Ghana's forward and captain Asamoah Gyan celebrates after scoring a goal during the Group G football match between Portugal and Ghana at the Mane Garrincha National Stadium in Brasilia during the 2014 FIFA World Cup on June 26, 2014. AFP PHOTO / EVARISTO SA (Photo credit should read EVARISTO SA/AFP via Getty Images)
At Qatar 2022, Ghana will appear at a fourth Fifa World Cup, hoping for more good memories on a stage where they’ve had lots of fun in the past. Ahead of their November 24 kick-off against Portugal at the futuristic Stadium 974 in Doha, Ink & Kicks reviews the 13 goals already in the Black Stars’ World Cup account.
Today, we’re on Goal #13…
“My teammates trusted me,” Asamoah Gyan, reflecting on a truly memorable international career, said on TV recently.
“When you are in a team where your teammates trust you, it makes things easier.”
That relationship, according to Gyan, was particularly fruitful with one colleague.
“Although Kwadwo Asamoah was playing behind me, the communication was there… he knew every movement I was making.”
The 2010 Africa Cup of Nations, especially, provided notable instances of how well that chemistry worked, with Asamoah furnishing Gyan with brilliant assists for a couple of decisive goals at that tournament.
Four years later, that connection waxed strong.
Ghana had conceded first in their first two group games at the 2014 Fifa World Cup – salvaging a total of just one point from those losing positions – and, in their third, the Black Stars didn’t look like kicking the habit.
They continued on that path, when defender John Boye deflected a Portuguese cross past his own goalkeeper, Fatawu Dauda, in the first half.

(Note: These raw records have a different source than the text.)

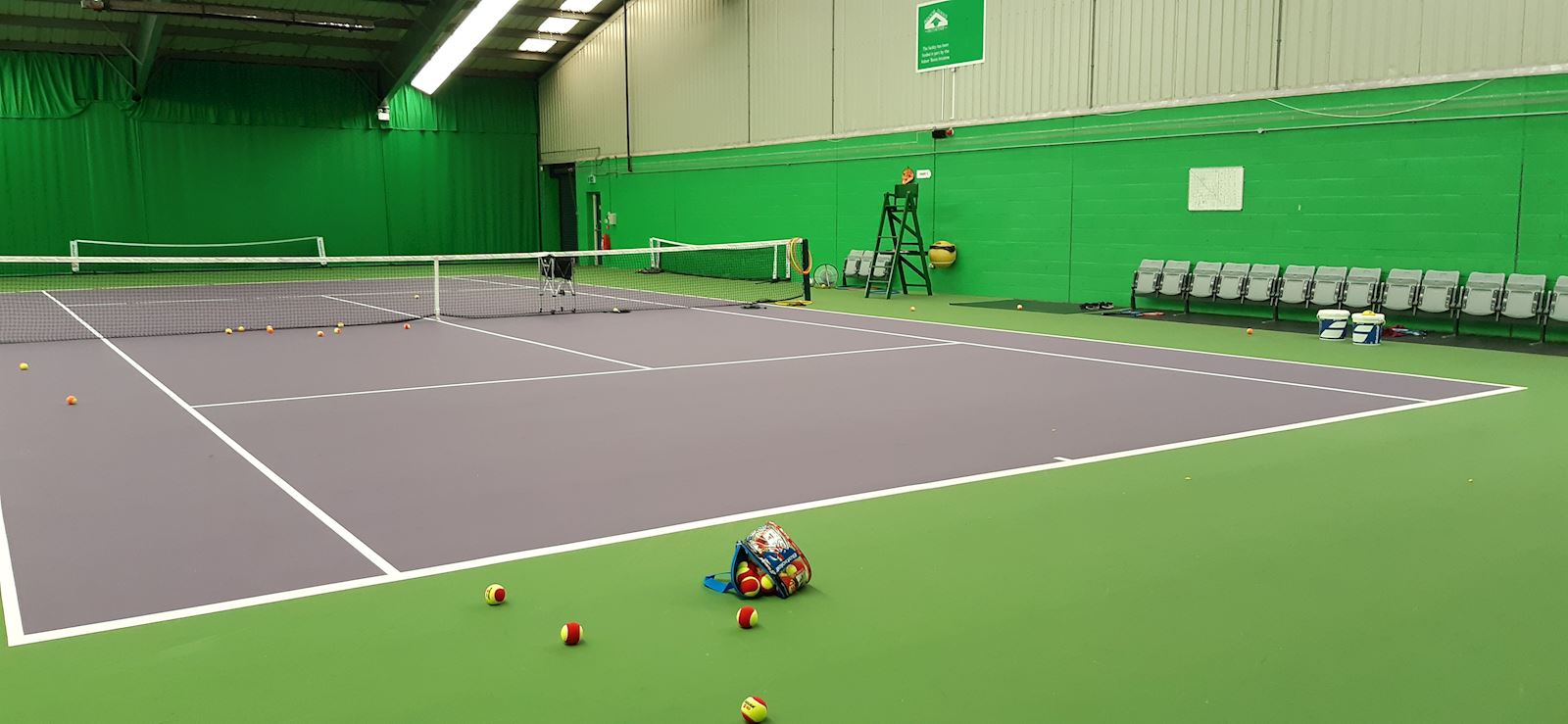 Batley Sport and Tennis Centre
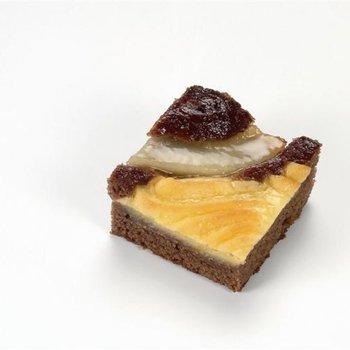 mini chocolade-perentaart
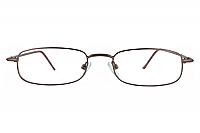 Ce-Tru Eyeglasses 1160
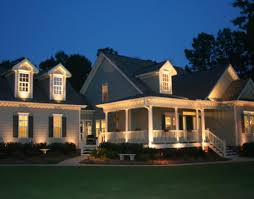 lighting recessed exterior wall lights in cheap outdoor mount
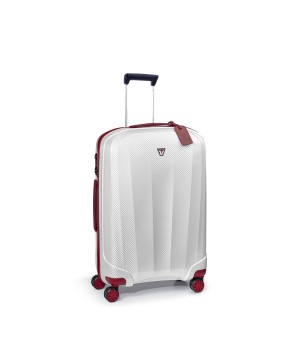 RONCATO WE-GLAM MEDIUM TROLLEY 4 WHEELS 70 CM RED/WHITE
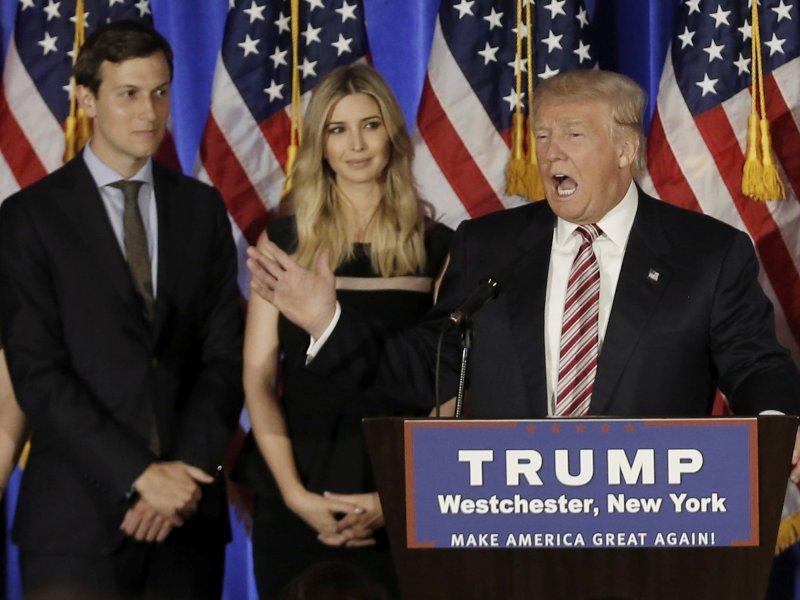 Connections are king. Donald Trump speaks as his son-in-law Jared Kushner and his daughter Ivanka listen. Photo: Reuters/Mike Segar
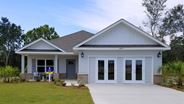 New Homes in Alabama AL - Harbor Ridge by D.R. Horton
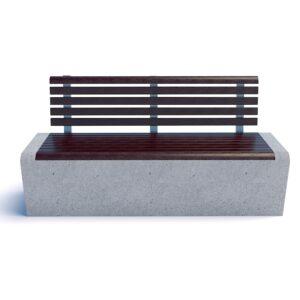 Скамейка Арбат бетон спинка 00008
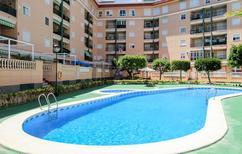 Appartement de vacances 1620638 pour 6 personnes , Guardamar del Segura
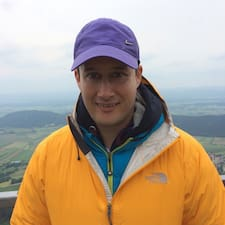 Andras User Profile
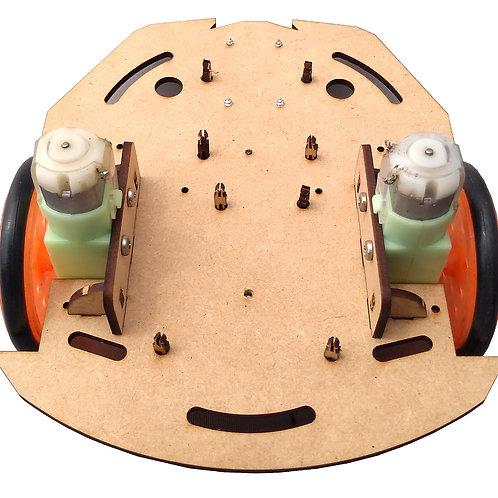 chasis carro robot
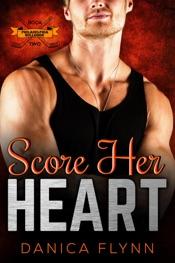Download Score Her Heart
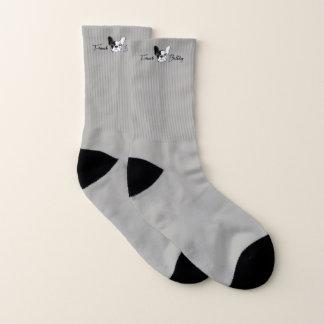Französische Bulldogge Socken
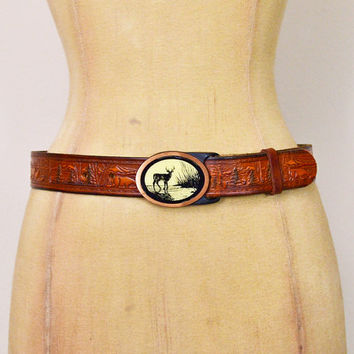 Vintage 70s Brown Leather Belt Tooled Leather Carved Deer Hunting Brass Belt Buckle 70s Belt 70s Hippie Belt Hippy Belt Boho Belt Women 29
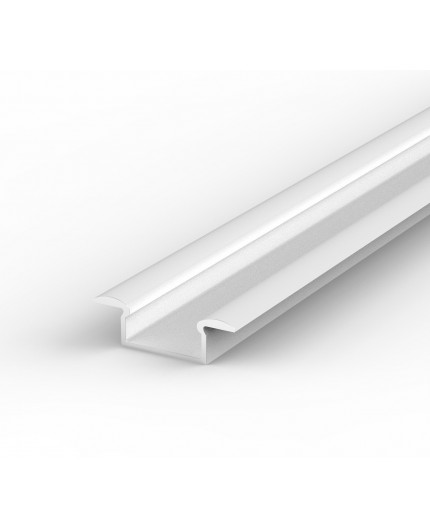 E1 1m / 1000mm recessed white LED aluminium extrusion 15mm x 6mm with high quality diffuser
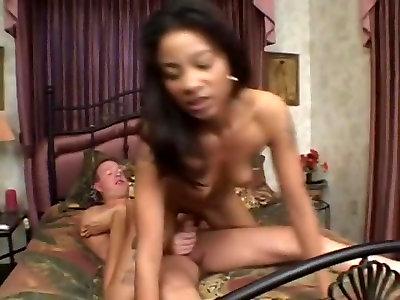 Nasty sex industry star Misty Mason in best ebony and dark-hued, multiracial pornography movie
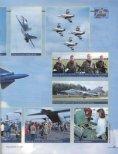 ~ Flygvapnets 75-årsjubileum i Uppsala - Page 4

Ghana, once more, had a game to chase – never mind a game to win, to have any chance of advancing to the next round – and it wasn’t until after the break that they finally pulled level.
Unsurprisingly, it was Gyan who came up with that hope-inspiring, confidence-reviving strike which made him the top-scoring African in World Cup history, outright, on six goals.
But if Gyan’s finish was seemingly simple – and maybe, being a close-range header, it was – the assist that made it possible required far more thought and effort; a true work of art from Kwadwo, his namesake.
The skipper did his bit by skipping into space, as the other Asamoah served the most delicious trivela — in a stadium named in honour of Mane Garrincha, one of the most skillful players ever to touch a football — to take out the entire Portuguese backline and dish out the chance on a plate.
It’s another great piece of skill that dissolved in defeat – much like Gyan’s own sublime touch to set up Andre Ayew in the opening loss to the USA days earlier – courtesy of Cristiano Ronaldo’s winner that saw Ghana exit under a dark cloud (Portugal themselves ended the game eliminated, too, even if that knowledge hardly consoled Ghanaians).
Asamoah’s outside-of-the-foot pass would be reduced to a mere footnote, but like all true gems, it eventually resurfaced, years later, when comparisons were drawn on social media with Real Madrid star Luka Modric’s wonder of a trivela against Chelsea in the Uefa Champions League last season.
Gyan, of course, had his say; no prizes for guessing which, of the two, he favoured.